DATA SECTION =
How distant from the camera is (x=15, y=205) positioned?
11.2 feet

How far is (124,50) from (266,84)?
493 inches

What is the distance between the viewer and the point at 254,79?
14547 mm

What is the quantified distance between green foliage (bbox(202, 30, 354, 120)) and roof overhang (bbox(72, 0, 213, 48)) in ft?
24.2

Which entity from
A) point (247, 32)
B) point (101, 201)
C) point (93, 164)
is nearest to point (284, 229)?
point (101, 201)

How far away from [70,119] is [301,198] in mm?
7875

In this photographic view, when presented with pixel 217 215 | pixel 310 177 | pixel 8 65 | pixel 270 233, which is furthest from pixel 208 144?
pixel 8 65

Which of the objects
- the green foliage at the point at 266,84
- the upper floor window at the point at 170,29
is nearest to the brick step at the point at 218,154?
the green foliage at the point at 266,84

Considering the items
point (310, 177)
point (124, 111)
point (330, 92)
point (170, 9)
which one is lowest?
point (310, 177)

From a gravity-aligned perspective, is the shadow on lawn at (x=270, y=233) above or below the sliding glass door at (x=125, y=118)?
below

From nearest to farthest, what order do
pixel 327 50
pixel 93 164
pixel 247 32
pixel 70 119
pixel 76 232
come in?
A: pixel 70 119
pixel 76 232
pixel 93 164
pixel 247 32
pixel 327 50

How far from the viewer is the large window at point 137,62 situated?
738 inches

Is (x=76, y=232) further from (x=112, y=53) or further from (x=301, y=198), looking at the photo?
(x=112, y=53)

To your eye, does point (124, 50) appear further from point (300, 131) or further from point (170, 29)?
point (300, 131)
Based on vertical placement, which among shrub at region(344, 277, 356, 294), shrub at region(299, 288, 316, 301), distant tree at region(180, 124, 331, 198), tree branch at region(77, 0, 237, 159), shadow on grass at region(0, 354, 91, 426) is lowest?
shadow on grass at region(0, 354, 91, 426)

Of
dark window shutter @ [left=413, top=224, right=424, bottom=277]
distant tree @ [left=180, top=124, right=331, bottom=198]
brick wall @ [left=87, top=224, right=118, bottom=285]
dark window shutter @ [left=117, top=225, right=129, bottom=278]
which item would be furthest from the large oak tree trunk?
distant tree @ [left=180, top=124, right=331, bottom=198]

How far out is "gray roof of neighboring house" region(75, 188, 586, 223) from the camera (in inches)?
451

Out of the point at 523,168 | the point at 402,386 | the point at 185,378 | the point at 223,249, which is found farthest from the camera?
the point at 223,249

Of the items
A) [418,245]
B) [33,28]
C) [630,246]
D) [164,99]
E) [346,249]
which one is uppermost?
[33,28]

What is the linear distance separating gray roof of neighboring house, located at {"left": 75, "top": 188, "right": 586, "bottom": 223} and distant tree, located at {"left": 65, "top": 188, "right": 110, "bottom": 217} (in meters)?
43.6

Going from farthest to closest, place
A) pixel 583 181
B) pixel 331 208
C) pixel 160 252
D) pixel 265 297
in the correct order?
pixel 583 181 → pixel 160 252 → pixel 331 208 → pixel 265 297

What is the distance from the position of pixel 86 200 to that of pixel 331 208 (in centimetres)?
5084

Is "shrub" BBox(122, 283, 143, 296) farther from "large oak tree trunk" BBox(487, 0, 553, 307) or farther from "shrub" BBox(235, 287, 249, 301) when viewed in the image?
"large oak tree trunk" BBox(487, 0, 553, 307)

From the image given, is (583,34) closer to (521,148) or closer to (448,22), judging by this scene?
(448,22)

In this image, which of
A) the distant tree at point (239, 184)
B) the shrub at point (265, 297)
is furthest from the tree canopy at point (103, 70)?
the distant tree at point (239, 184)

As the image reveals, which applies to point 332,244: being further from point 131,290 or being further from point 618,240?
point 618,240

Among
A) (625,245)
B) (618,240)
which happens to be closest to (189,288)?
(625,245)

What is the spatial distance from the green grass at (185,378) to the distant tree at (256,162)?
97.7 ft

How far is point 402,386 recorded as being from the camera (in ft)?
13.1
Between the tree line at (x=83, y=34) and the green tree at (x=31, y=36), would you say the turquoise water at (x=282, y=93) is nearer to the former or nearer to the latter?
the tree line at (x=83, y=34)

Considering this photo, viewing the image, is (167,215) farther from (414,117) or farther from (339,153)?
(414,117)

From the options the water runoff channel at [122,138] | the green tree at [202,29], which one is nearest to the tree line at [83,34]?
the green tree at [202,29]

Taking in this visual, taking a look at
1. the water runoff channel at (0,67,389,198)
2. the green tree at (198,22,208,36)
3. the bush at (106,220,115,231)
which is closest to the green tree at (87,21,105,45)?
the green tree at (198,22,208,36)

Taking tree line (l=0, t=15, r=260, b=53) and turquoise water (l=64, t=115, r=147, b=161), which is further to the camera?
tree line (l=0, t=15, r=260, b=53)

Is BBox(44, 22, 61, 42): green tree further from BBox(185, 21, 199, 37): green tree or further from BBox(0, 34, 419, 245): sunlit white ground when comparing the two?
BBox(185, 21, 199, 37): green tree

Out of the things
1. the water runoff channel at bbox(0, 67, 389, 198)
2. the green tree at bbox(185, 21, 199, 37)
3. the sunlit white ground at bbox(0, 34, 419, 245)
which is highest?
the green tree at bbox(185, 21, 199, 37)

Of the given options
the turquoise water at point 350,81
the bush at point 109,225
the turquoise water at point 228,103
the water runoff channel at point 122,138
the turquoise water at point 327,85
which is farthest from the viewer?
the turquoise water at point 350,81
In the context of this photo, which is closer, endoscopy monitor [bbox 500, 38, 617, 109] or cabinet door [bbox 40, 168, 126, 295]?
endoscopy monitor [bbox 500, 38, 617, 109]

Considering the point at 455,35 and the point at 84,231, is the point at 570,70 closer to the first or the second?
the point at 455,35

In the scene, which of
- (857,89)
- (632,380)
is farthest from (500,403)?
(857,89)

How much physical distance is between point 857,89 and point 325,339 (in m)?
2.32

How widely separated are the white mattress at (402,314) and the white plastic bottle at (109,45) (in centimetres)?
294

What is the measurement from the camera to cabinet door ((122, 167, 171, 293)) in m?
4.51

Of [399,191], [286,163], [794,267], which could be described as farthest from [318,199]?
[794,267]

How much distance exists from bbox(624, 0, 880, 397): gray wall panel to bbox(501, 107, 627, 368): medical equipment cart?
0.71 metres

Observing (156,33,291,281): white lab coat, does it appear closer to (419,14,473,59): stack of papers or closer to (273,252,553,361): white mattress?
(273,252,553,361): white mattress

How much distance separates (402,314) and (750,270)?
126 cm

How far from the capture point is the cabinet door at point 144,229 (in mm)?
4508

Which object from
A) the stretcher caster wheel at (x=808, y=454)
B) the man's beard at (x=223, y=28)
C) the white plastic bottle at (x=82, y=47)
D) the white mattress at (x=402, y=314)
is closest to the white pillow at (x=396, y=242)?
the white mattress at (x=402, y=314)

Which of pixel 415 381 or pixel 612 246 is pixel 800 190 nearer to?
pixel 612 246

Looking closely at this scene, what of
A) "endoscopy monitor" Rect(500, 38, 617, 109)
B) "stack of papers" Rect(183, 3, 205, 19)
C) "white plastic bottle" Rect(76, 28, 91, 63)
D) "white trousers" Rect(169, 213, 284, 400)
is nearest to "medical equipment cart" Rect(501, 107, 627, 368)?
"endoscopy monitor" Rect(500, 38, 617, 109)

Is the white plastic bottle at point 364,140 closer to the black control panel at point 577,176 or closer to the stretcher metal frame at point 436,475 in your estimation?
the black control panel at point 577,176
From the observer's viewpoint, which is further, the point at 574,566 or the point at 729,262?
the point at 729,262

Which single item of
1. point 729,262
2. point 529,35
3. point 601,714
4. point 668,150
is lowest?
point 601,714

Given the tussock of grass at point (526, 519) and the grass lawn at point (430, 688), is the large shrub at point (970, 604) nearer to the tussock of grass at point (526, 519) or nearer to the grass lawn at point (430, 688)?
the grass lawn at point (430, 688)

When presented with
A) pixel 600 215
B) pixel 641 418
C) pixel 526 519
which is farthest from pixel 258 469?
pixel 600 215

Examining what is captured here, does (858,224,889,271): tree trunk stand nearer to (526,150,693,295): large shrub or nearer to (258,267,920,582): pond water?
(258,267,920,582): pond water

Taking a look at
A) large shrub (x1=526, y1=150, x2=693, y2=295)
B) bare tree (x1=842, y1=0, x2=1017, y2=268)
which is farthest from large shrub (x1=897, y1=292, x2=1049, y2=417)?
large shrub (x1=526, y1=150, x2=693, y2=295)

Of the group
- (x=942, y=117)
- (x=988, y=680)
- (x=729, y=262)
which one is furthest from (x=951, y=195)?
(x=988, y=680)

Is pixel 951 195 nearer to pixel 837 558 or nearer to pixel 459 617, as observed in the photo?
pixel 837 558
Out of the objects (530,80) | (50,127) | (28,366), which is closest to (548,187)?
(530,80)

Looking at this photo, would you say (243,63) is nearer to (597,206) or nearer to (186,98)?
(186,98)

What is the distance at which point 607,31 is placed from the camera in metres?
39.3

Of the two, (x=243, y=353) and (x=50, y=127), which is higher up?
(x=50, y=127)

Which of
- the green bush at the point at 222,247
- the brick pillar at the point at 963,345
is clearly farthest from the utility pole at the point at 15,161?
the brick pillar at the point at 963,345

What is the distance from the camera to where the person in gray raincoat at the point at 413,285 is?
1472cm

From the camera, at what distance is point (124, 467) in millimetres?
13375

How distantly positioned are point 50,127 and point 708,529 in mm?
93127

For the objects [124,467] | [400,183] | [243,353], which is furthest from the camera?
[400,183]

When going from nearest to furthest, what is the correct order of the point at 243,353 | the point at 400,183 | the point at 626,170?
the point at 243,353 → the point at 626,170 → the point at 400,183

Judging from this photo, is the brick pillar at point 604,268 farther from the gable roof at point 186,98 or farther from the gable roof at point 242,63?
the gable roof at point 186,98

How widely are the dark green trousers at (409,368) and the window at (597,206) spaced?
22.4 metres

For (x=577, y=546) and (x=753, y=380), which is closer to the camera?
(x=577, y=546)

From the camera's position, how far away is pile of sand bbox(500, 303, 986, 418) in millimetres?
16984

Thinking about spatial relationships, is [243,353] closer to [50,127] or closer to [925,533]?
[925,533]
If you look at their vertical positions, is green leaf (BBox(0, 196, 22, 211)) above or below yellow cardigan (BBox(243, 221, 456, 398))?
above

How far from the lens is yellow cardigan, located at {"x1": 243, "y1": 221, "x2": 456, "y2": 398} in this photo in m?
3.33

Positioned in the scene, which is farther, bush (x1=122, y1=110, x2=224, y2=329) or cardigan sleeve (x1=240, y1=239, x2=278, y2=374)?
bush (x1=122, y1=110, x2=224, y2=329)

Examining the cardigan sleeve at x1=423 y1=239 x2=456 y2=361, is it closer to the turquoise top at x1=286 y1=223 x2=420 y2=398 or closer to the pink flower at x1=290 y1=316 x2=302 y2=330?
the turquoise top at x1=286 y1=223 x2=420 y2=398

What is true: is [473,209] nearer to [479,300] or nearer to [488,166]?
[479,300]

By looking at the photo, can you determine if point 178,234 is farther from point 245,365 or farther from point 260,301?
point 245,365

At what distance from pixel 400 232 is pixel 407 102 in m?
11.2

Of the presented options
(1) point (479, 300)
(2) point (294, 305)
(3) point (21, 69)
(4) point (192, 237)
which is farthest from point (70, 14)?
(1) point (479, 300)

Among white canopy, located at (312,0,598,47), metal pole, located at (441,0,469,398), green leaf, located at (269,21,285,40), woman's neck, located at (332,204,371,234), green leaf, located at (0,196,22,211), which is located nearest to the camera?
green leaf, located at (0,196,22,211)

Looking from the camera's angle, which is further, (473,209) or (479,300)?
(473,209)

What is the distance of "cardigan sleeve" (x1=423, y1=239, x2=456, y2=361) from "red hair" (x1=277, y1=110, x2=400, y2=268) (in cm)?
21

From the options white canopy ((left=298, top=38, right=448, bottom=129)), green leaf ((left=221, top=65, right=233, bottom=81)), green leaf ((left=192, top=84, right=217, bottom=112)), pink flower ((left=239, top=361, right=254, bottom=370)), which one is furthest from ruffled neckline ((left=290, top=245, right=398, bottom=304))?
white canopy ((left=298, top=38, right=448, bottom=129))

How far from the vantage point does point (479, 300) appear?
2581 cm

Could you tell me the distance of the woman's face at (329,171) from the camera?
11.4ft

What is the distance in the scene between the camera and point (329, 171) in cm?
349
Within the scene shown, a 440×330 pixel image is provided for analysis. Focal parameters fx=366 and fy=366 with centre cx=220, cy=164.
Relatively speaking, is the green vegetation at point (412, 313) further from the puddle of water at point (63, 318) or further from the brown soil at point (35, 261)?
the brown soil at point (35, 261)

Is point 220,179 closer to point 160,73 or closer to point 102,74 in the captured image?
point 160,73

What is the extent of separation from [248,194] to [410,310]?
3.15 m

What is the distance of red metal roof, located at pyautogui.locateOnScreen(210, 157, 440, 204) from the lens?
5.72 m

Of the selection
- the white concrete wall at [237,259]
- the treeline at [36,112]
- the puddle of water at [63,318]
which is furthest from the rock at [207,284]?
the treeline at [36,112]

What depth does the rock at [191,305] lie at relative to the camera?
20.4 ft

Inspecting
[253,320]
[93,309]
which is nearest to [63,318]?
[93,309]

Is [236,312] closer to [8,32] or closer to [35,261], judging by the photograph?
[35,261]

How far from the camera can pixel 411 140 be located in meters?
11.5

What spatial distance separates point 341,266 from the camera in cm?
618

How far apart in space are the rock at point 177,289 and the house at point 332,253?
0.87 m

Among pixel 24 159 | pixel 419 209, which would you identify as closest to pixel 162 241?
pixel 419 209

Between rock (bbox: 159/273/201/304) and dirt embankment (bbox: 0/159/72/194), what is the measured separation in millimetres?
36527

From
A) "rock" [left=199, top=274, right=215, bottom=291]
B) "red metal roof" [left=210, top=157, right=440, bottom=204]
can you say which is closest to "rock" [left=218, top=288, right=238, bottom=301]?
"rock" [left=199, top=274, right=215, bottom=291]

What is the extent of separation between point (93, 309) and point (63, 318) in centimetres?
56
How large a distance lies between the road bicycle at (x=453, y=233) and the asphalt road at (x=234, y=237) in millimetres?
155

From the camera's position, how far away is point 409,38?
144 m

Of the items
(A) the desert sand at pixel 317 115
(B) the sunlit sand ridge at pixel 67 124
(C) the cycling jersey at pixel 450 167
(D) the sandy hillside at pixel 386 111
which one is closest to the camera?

AIM OF THE TASK = Starting at the line that contains "What is the extent of separation from", output each remaining line of the listing, the last line included, exactly as it appears.

RESPONSE TO THIS TASK =
What is the extent of separation from [248,194] to [410,310]?
3.15 m

What is the distance of red metal roof, located at pyautogui.locateOnScreen(210, 157, 440, 204) from the lens?
5.72 m

Of the selection
- the white concrete wall at [237,259]
- the treeline at [36,112]
- the puddle of water at [63,318]
which is furthest from the rock at [207,284]?
the treeline at [36,112]

What depth does the rock at [191,305] lie at relative to the camera?
20.4 ft

Inspecting
[253,320]
[93,309]
which is nearest to [63,318]?
[93,309]

Is [236,312] closer to [8,32] or closer to [35,261], judging by the photograph?
[35,261]

How far from the camera can pixel 411 140 be located in meters?
11.5

What spatial distance separates point 341,266 from the camera in cm?
618

How far apart in space are the rock at point 177,289 and the house at point 332,253?
0.87 m

Among pixel 24 159 | pixel 419 209, which would you identify as closest to pixel 162 241?
pixel 419 209

Between rock (bbox: 159/273/201/304) and dirt embankment (bbox: 0/159/72/194), what is the measured separation in millimetres?
36527

From
A) "rock" [left=199, top=274, right=215, bottom=291]
B) "red metal roof" [left=210, top=157, right=440, bottom=204]
can you say which is closest to "rock" [left=218, top=288, right=238, bottom=301]?
"rock" [left=199, top=274, right=215, bottom=291]

What is the extent of separation between point (93, 309) and point (63, 318) in centimetres?
56
How large a distance lies between the road bicycle at (x=453, y=233) and the asphalt road at (x=234, y=237) in millimetres?
155

From the camera's position, how far away is point 409,38?
144 m

Of the items
(A) the desert sand at pixel 317 115
(B) the sunlit sand ridge at pixel 67 124
(C) the cycling jersey at pixel 450 167
(D) the sandy hillside at pixel 386 111
which one is closest to the camera?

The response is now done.